Start

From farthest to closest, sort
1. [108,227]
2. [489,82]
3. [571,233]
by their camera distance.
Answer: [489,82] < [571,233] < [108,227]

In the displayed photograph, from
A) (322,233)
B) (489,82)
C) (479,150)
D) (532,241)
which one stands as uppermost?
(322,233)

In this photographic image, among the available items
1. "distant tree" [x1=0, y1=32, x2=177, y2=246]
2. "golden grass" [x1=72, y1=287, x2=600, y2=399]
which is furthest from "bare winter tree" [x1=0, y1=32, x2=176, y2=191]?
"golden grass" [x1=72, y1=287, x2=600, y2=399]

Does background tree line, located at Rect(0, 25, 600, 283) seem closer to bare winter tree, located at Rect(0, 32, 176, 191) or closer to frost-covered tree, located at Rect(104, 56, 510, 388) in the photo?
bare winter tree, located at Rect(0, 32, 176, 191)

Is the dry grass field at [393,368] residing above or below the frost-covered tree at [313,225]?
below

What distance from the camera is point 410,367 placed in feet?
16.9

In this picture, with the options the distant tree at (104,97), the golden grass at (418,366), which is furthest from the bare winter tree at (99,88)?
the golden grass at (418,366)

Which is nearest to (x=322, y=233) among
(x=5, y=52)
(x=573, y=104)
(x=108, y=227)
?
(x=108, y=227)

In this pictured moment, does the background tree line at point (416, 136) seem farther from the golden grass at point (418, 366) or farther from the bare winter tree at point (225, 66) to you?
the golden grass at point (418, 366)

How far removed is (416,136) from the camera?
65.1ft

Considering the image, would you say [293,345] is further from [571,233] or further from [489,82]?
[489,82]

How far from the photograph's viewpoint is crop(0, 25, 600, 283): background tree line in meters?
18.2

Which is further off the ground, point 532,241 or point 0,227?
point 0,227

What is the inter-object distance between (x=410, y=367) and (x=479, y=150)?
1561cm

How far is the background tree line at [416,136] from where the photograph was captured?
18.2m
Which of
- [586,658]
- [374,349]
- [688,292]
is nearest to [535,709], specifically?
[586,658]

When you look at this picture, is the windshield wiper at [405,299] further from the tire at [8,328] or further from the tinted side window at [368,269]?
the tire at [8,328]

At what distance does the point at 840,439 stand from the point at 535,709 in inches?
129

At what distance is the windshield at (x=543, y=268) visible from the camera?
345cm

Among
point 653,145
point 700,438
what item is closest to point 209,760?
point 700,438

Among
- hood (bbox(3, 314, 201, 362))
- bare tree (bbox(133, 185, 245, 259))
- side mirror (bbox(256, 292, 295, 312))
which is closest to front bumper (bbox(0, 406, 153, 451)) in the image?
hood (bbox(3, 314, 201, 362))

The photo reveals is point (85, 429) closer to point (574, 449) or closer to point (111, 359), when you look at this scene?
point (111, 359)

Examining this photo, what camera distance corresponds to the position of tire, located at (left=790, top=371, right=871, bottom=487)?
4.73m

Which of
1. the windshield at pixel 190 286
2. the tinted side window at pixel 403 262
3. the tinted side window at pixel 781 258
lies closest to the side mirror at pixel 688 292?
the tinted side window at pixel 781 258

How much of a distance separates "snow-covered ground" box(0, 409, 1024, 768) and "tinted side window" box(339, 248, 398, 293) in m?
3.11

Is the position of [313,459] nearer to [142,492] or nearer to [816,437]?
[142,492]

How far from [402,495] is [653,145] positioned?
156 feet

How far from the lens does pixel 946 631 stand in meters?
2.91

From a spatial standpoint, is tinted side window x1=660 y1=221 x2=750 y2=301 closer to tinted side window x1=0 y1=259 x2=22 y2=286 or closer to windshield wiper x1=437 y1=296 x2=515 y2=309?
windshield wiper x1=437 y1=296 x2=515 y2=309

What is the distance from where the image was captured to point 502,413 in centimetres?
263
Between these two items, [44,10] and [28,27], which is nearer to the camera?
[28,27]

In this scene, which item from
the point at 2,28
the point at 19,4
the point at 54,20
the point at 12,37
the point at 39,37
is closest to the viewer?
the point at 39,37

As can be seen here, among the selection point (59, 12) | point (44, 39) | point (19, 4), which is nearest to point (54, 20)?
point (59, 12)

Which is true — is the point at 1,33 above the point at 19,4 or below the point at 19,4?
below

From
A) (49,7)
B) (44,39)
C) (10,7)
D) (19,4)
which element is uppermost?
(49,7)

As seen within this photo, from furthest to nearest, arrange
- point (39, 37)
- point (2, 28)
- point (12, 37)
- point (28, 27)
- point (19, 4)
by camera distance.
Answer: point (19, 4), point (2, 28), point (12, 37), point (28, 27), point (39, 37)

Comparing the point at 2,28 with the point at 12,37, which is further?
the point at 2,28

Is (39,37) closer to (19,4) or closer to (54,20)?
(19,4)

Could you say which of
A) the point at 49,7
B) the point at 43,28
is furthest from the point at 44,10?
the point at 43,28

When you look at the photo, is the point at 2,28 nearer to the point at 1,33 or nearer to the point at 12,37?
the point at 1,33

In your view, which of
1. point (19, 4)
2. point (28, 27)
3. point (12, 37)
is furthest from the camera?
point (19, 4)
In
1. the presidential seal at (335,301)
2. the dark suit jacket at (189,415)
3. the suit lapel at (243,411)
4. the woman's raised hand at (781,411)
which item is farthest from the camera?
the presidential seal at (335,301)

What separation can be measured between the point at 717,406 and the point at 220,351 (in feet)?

End

Task to complete: Reproduce the data verbatim, beginning at the line that contains "In your view, which of" and continuing through the last line of the data.

Task response:
In your view, which of
1. point (19, 4)
2. point (28, 27)
3. point (12, 37)
is furthest from the camera?
point (19, 4)
In
1. the presidential seal at (335,301)
2. the dark suit jacket at (189,415)
3. the suit lapel at (243,411)
4. the woman's raised hand at (781,411)
which item is farthest from the camera?
the presidential seal at (335,301)

What separation can be measured between the point at 717,406 and the point at 220,351 (in feet)?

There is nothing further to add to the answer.